When asked why are other countries ahead of the US most felt this issue was not innovation in process. In the 80’s and 90’s individuals from China and other countries toured many companies here in Silicon Valley and Boston, for example. They took notes and now the results of their carefully study are bearing fruit. It was cited that many countries have cabinet level posts in technology and the US does not. There are national goals in technology and there are none in the US.

One of the reasons for concern is that there is a close tie between GDP growth and technology innovation which is related to an educated workforce.

The alarm bells have been rung but it is unclear if the US has the leadership and will to regain its leadership position.

WAVE Comments

In looking at the big picture, Ray Kurzweil constructed a compelling picture of the evolution of technology and how progress is unrelenting. But, there is an even more important observation to draw – relentless change makes technologies and organizations which are dependent on them obsolete at the same pace. The Internet bubble of 2000 – 2002 is the digital Mesozoic Era which killed the dinosaurs of a pre-historic digital time. History has shown that evolution periodically cleanses the environment of species and obsolete life forms (e.g. technologies and companies).

If there was a constant over the two days of the Emerging Technologies Conference it was instability. The water of innovation sought its own level in disruption. Ultimately disruption impacts companies. Edward J. Zander, Chairman and CEO, Motorola stated: The time to make radical business changes is when the business is at its peak not when it is under assault.

One of the saddest parts directly relates to the US. Our leadership in technology is being disrupted. The WAVE sees this on a continuous basis in wireless. The Klaxons went off at the Emerging Technologies Conference in education – the life blood of sustaining innovation. Overcoming these issues takes leadership and there no signs of this emerging anytime soon.

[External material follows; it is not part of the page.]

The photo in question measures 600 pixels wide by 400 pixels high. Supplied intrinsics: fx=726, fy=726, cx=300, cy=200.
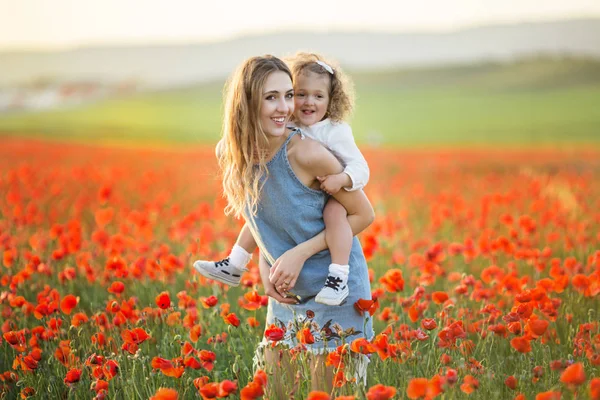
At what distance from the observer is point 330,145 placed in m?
2.63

Technology progress, in isolation, was less important than creating paradigm shifts. It was interesting that Intel and Nicholas Negroponte agreed on the importance of bringing computing to emerging countries but the solution was radically different. Intel was about fine tuning its normal ways of doing business. The MIT Media Lab was about going into the business of making laptops at very low prices. Another very different example was that Motorola was not concerned about which 3G technology wins but how it can be network agnostic to implement seamless mobility.

One tidbit, which could ultimately be the largest force for effectiveness in emerging countries, was the presence of Google on the MIT team. It may ultimately be that the use of open source on the OLPC (one laptop per child) is much less important than the rethinking of how educational material can be delivered – this is what Google can bring.